BGC Director of Public Humanities + Research, Andrew Kircher, with 2023 fellows kelli rae adams and Juan Carlos G Mantilla. Photo by Fresco Arts Team.

The fellowship programs at Bard Graduate Center are designed to further the institution’s goal of promoting research in the areas of decorative arts, design history, and material culture—what we call the “cultural history of the material world.” We offer a number of fellowship opportunities for researchers and artists working in these and allied areas. See below for details regarding specific fellowships. For questions, please contact [email protected].

Current Fellowship Opportunities

Fields of the Future Fellowships, 2024–25

The Fields of the Future fellowship aims to help promote diversity and inclusion in the advanced study of the material world. These partially funded fellowships—for both scholars and artists—reflect our commitment to explore and expand the sources, techniques, voices, and questions of interdisciplinary humanities scholarship from different perspectives.

BGC Fields of the Future Fellowship applications for the 2024–25 academic year are now closed. The BGC Visiting Fellowship application is open until March 1, 2024. Information on 2025–26 academic year fellowships will be released in fall 2024.

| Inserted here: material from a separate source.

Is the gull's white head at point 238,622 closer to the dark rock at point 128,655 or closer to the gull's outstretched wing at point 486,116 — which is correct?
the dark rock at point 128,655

Visiting Fellowships, 2024–25

We invite scholars from university, museum, and independent backgrounds with a PhD or equivalent professional experience to apply for non-stipendiary visiting fellowships. Intended for scholars who have already secured means of funding, this fellowship provides scholars with workspace in the BGC Research Center and enables them to join our dynamic, intellectual, and scholarly community in New York City.

BGC Visiting Fellowship applications for the 2024–25 academic year are now open; applications are due March 1, 2024.

About Bard Graduate Center

Bard Graduate Center is a research institute devoted to the study of the decorative arts, design history, and material culture, drawing on methodologies and approaches from art history, economic and cultural history, history of technology, material culture studies, philosophy, anthropology, and archaeology. Its MA and PhD degree programs, gallery exhibitions, research initiatives, and public programs explore new ways of thinking about the cultural history of the material world. BGC’s specialized library comprises 60,000 volumes exclusive of serials. BGC publishes the journals West 86th: A Journal of Decorative Arts, Design History, and Material Culture and Source: Notes in the History of Art, the book series Cultural Histories of the Material World (all with the University of Chicago Press), and the catalogues that accompany the exhibitions presented every year in the BGC Gallery (with Yale University Press). More than fifty research seminars, lectures, and symposia are presented annually, and many are made available on Bard Graduate Center’s YouTube channel.

Bard Graduate Center requires all employees to be fully vaccinated and follow the guidelines and protocols established to address campus safety regarding the Covid-19 pandemic.

Bard Graduate Center is an equal opportunity employer and we welcome applications from those who contribute to our diversity. All qualified applicants will receive consideration for employment without regard to race, color, religion, sex, mental, or physical disability, age, sexual orientation, gender identity, national origin, familial status, veteran status, or genetic information.

Bard is committed to providing access, equal opportunity, and reasonable accommodation for all individuals in employment practices, services, programs, and activities.